Des plants de cannabis dans la localité de Hour Taala, à l'est de Baalbeck incendiés par l'armée libanaise, jeudi 4 septembre 2025. Photo publiée sur le site de la troupe.
L'armée libanaise a annoncé jeudi avoir détruit des plants de cannabis dans la localité de Hour Taala, à l'est de Baalbeck, près de la frontière avec la Syrie, dans un communiqué selon lequel son service des renseignements avait participé à cette opération.
« Dans le cadre de la lutte contre le trafic de drogue, une unité de l’armée, appuyée par une patrouille de la Direction du renseignement, a procédé à la destruction d’une grande quantité de haschich et au démantèlement de tentes agricoles qui lui étaient destinées à Hour Taala – Baalbeck » a écrit la troupe sur son site jeudi.
Des destructions similaires de champs de cannabis ont été menées par l'armée ces dernières semaines, ainsi que le démantèlement de laboratoires utilisés pour synthétiser du captagon, une drogue de synthèse, la possession et la consommation de cannabis étant illégales au Liban. La plupart des champs sont localisés dans la plaine fertile de la Békaa, et le gouvernement travaille sur un plan de production de cannabis à usage thérapeutique.
En 2020, dans un contexte d'effondrement économique, le Parlement avait approuvé un projet de loi légalisant la culture du cannabis au Liban à des fins médicales et industrielles.

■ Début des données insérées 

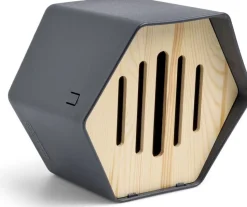 Capi Europe Insektenhotel Hive anthrazit 19 x 22 x 20 cm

Cette loi autorise exclusivement l'État à s'impliquer dans le secteur de la production et du commerce du cannabis, qui est cultivé illicitement depuis des décennies dans la Békaa. La production actuelle est notamment gérée par des clans chiites de cette région. Avant l'adoption de la loi, le Liban avait engagé en 2018 le cabinet de conseil international McKinsey & Co pour le conseiller sur ses difficultés économiques. McKinsey avait alors suggéré de légaliser la culture et la production de la plante, largement disponible dans le pays, au moins pour certains usages.

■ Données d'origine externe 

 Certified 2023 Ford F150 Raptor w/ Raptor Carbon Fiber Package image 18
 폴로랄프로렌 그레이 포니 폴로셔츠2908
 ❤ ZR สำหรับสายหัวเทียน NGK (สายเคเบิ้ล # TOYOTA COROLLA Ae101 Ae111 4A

Le Liban est réputé, de manière informelle à l'étranger, pour cultiver un cannabis récréatif de qualité. La culture du cannabis thérapeutique se distingue de celle à usage récréatif par un certain nombre de standards — variétés sélectionnées selon leur teneur en CBD (cannabidiol) et faible en THC (substance psychoactive), traçabilité, utilisation limitée de pesticides.